### [Objective]
Quote the whole listing exactly. Leave the pictures out of your copy.

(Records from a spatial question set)
^^^^^^^^^^^^^^^^

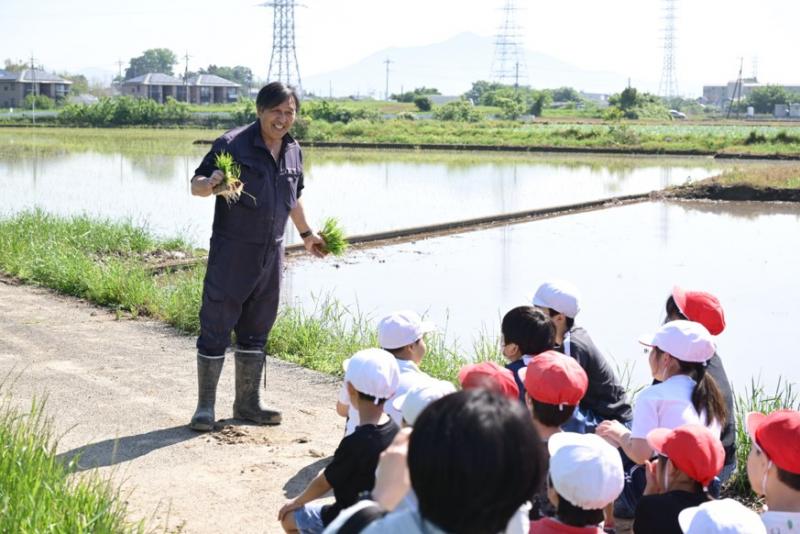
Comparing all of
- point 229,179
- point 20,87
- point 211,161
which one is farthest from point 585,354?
point 20,87

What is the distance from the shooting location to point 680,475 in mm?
3428

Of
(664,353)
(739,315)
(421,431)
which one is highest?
(421,431)

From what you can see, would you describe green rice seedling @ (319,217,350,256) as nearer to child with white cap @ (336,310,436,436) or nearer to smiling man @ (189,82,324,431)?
smiling man @ (189,82,324,431)

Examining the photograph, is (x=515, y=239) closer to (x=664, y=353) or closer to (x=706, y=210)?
(x=706, y=210)

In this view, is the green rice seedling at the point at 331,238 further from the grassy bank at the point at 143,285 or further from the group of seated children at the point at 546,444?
the group of seated children at the point at 546,444

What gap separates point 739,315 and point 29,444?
8.38 m

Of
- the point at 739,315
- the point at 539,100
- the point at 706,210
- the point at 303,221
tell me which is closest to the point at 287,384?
the point at 303,221

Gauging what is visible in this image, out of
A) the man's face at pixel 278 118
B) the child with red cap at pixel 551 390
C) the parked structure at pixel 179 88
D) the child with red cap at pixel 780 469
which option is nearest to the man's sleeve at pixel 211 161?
the man's face at pixel 278 118

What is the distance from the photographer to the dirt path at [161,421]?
4.71 m

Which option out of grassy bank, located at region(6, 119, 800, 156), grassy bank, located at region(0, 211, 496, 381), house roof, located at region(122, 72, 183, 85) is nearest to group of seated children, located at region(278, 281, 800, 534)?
grassy bank, located at region(0, 211, 496, 381)

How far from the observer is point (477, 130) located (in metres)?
50.2

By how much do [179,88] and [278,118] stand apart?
11202cm

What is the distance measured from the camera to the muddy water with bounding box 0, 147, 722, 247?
64.4 feet

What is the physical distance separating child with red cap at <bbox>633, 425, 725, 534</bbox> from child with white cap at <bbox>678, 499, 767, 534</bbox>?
1.63 ft
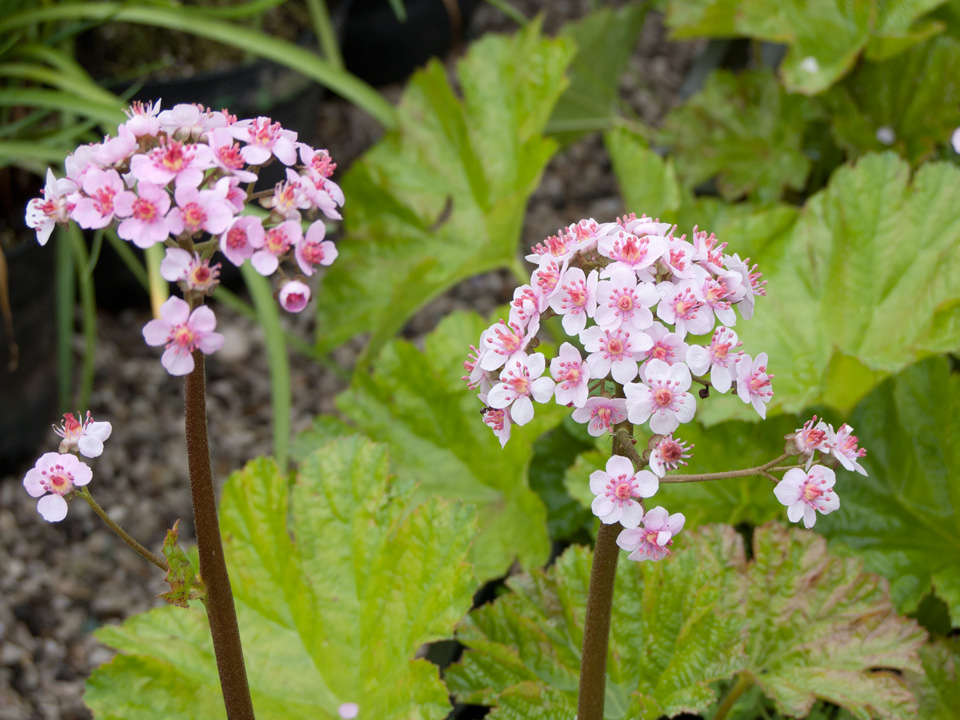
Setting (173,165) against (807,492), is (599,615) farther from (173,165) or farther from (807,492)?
(173,165)

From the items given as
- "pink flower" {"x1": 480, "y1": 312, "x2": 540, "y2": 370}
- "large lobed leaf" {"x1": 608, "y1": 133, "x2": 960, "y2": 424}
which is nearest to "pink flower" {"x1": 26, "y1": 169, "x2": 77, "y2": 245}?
"pink flower" {"x1": 480, "y1": 312, "x2": 540, "y2": 370}

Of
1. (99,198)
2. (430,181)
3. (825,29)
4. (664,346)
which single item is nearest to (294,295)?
(99,198)

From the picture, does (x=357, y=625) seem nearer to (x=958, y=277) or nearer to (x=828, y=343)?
(x=828, y=343)

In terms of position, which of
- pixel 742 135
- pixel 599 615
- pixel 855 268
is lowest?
pixel 599 615

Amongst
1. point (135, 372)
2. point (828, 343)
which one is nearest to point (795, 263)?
point (828, 343)

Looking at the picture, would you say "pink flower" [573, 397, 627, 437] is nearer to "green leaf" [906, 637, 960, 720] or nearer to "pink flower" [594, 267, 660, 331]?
"pink flower" [594, 267, 660, 331]

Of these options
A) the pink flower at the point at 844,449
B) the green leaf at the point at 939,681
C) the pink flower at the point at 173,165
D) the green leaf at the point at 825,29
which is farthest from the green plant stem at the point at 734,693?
the green leaf at the point at 825,29

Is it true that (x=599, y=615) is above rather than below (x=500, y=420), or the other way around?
below
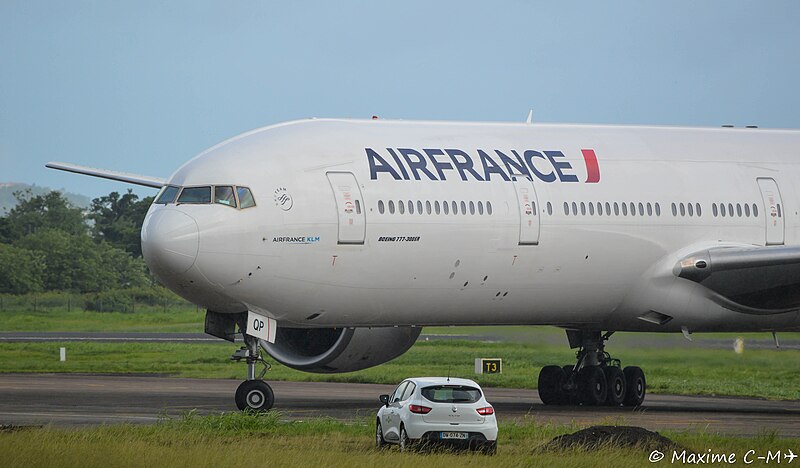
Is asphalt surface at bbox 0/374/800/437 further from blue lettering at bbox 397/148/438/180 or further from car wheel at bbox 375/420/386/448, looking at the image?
blue lettering at bbox 397/148/438/180

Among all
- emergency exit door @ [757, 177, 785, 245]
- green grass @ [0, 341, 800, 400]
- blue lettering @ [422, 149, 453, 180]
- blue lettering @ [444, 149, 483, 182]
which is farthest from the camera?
green grass @ [0, 341, 800, 400]

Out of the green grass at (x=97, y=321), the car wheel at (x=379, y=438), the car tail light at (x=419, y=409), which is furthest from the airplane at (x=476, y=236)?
the green grass at (x=97, y=321)

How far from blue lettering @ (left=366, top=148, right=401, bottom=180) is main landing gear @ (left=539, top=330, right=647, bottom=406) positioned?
7.26 metres

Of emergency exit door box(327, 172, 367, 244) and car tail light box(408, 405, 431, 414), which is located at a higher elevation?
emergency exit door box(327, 172, 367, 244)

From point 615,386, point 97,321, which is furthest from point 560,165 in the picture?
point 97,321

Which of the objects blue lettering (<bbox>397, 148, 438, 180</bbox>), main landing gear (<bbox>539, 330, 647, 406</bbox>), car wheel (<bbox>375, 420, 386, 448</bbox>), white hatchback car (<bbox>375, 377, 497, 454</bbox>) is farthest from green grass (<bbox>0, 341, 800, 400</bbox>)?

^^^^^^^^^^^^^^^^

### [Result]
Comparing all of
- point 229,179
- point 20,87
- point 211,161
which one is farthest from point 585,354?
point 20,87

What is the distance from the shooting location to point 680,475 in mm?
3428

Of
(664,353)
(739,315)
(421,431)
which one is highest?
(421,431)

From what you can see, would you describe green rice seedling @ (319,217,350,256) as nearer to child with white cap @ (336,310,436,436) or nearer to smiling man @ (189,82,324,431)?
smiling man @ (189,82,324,431)

Examining the photograph, is (x=515, y=239) closer to (x=664, y=353) or closer to (x=706, y=210)?
(x=706, y=210)

In this view, is the green rice seedling at the point at 331,238 further from the grassy bank at the point at 143,285 or further from the group of seated children at the point at 546,444?
the group of seated children at the point at 546,444

What gap separates point 739,315 and point 29,444?
8.38 m

Of
- the point at 739,315
- the point at 539,100
- the point at 706,210
- the point at 303,221
tell me which is closest to the point at 287,384?
the point at 303,221

Gauging what is visible in this image, out of
A) the man's face at pixel 278 118
B) the child with red cap at pixel 551 390
C) the parked structure at pixel 179 88
D) the child with red cap at pixel 780 469
which option is nearest to the man's sleeve at pixel 211 161?
the man's face at pixel 278 118

What is the distance from the photographer to the dirt path at [161,421]?
4.71 m

Which option out of grassy bank, located at region(6, 119, 800, 156), grassy bank, located at region(0, 211, 496, 381), house roof, located at region(122, 72, 183, 85) is nearest to group of seated children, located at region(278, 281, 800, 534)?
grassy bank, located at region(0, 211, 496, 381)

How far from the observer is point (477, 130) located (in metres)?
50.2

By how much do [179,88] and [278,118] stand apart?
11202cm

What is the distance measured from the camera to the muddy water with bounding box 0, 147, 722, 247?
64.4 feet

What is the physical distance separating child with red cap at <bbox>633, 425, 725, 534</bbox> from child with white cap at <bbox>678, 499, 767, 534</bbox>?
1.63 ft
Setting (173,165) against (807,492), is (599,615) farther from (173,165) or farther from (807,492)?
(173,165)

From the items given as
- "pink flower" {"x1": 480, "y1": 312, "x2": 540, "y2": 370}
- "large lobed leaf" {"x1": 608, "y1": 133, "x2": 960, "y2": 424}
which is nearest to "pink flower" {"x1": 26, "y1": 169, "x2": 77, "y2": 245}?
"pink flower" {"x1": 480, "y1": 312, "x2": 540, "y2": 370}

Of
1. (99,198)
2. (430,181)
3. (825,29)
4. (664,346)
which single item is nearest to (294,295)?
(99,198)

From the picture, does (x=357, y=625) seem nearer to (x=958, y=277) or nearer to (x=828, y=343)?
(x=828, y=343)

In terms of position, which of
- pixel 742 135
- pixel 599 615
- pixel 855 268
is lowest?
pixel 599 615

Amongst
1. point (135, 372)
2. point (828, 343)
which one is nearest to point (795, 263)?
point (828, 343)

Looking at the picture, would you say "pink flower" [573, 397, 627, 437] is nearer to "green leaf" [906, 637, 960, 720] or nearer to "pink flower" [594, 267, 660, 331]?
"pink flower" [594, 267, 660, 331]

Of these options
A) the pink flower at the point at 844,449
B) the green leaf at the point at 939,681
C) the pink flower at the point at 173,165
D) the green leaf at the point at 825,29
which is farthest from the green plant stem at the point at 734,693?
the green leaf at the point at 825,29

Is it true that (x=599, y=615) is above rather than below (x=500, y=420), or the other way around?
below
Is asphalt surface at bbox 0/374/800/437 further from blue lettering at bbox 397/148/438/180 or further from car wheel at bbox 375/420/386/448, looking at the image?
blue lettering at bbox 397/148/438/180

Among all
- emergency exit door @ [757, 177, 785, 245]
- green grass @ [0, 341, 800, 400]
- blue lettering @ [422, 149, 453, 180]
- blue lettering @ [444, 149, 483, 182]
which is farthest from the camera?
green grass @ [0, 341, 800, 400]

Out of the green grass at (x=97, y=321), the car wheel at (x=379, y=438), the car tail light at (x=419, y=409), which is furthest from the airplane at (x=476, y=236)?
the green grass at (x=97, y=321)

How far from blue lettering @ (left=366, top=148, right=401, bottom=180) is main landing gear @ (left=539, top=330, right=647, bottom=406) positioned?
7.26 metres

Of emergency exit door box(327, 172, 367, 244) and car tail light box(408, 405, 431, 414), which is located at a higher elevation?
emergency exit door box(327, 172, 367, 244)

From point 615,386, point 97,321, which is furthest from point 560,165 in the picture?
point 97,321

Which of the objects blue lettering (<bbox>397, 148, 438, 180</bbox>), main landing gear (<bbox>539, 330, 647, 406</bbox>), car wheel (<bbox>375, 420, 386, 448</bbox>), white hatchback car (<bbox>375, 377, 497, 454</bbox>) is farthest from green grass (<bbox>0, 341, 800, 400</bbox>)?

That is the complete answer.